Guanlingoceras Temporal range: Carnian, 237–227 Ma PreꞒ Ꞓ O S D C P T J K Pg N

Scientific classification
- Kingdom: Animalia
- Phylum: Mollusca
- Class: Cephalopoda
- Subclass: †Ammonoidea
- Order: †Ceratitida
- Family: †Trachyceratidae
- Subfamily: †Sirenitinae
- Genus: †Guanlingoceras Mao et al., 2024
- Type species: †G. guanlingensis Mao et al., 2024

= Guanlingoceras =

Extinct genus of trachyceratid ammonites

Guanlingoceras (meaning "Guanling Horn") is a genus of trachyceratid ammonite from the Triassic Xiaowa Formation in Guizhou, China. The type and only species is Guanlingoceras guanlingensis, known from eight specimens comprising various well preserved shells and incomplete shells.

== Description ==
Guanlingoceras is known from eight specimens which were referred to G.. guanlingensis by Mao et al., (2024).
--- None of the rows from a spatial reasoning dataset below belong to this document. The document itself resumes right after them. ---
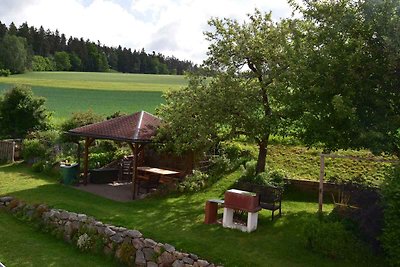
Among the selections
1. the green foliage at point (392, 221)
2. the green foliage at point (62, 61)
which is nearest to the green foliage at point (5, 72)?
the green foliage at point (62, 61)

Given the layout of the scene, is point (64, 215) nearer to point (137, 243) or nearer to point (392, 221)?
point (137, 243)

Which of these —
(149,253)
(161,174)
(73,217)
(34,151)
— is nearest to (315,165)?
(161,174)

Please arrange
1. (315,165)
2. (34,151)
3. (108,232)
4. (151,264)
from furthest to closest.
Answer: (34,151) < (315,165) < (108,232) < (151,264)

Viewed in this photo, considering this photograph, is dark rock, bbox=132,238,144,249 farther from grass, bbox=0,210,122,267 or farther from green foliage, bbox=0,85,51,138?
green foliage, bbox=0,85,51,138

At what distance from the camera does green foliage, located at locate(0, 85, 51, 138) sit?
1080 inches

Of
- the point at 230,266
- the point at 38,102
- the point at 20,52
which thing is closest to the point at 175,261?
the point at 230,266

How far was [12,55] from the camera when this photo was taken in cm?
8344

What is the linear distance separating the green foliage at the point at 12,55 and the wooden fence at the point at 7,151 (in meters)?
63.4

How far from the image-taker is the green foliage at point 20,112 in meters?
27.4

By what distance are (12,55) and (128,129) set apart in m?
73.9

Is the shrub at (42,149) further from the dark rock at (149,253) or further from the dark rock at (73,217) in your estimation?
the dark rock at (149,253)

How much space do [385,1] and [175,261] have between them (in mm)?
8734

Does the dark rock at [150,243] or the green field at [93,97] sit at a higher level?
the green field at [93,97]

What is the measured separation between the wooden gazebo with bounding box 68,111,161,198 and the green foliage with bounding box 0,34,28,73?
71.2 m
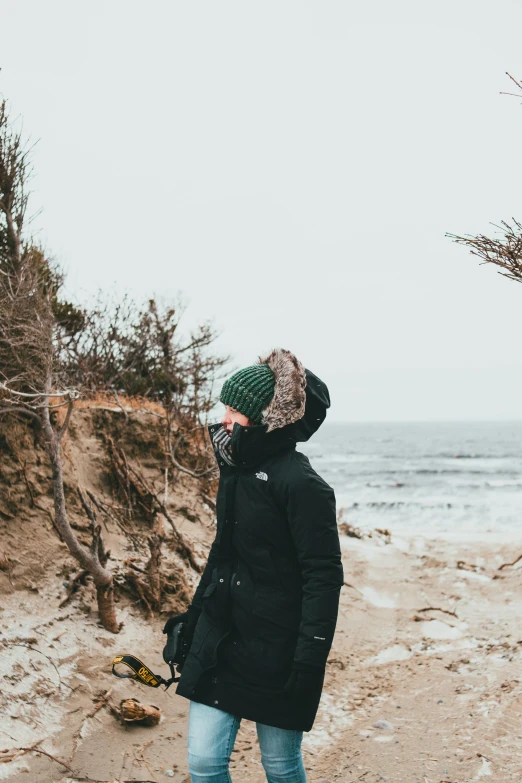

The holotype, GMG20230804002 consists of a partial shell. The other seven paratypes consist of various specimens of different sizes and levels of completeness.

== Etymology ==
The generic name, Guanlingoceras, is derived frow Guanling County of which the type locality is close to, combined with the Latin suffix '-ceras' which is common in shelled cephalopods. The word itself refers to a horn or anything made out of horn such as the shell of an ammonite. The specific name, guanlingensis, states where the species comes from, the Greek suffix '-ensis' denoting where something comes from geographically.

== Classification ==
Mao et al., (2024) determined Guanlingoceras to be in the sirenitid family inside Ceratitida due to similarities between both Yakutosirenites and Neosirenites. A "meticulous comparison [which] (revealed) distinctions from other genera of ammonoids."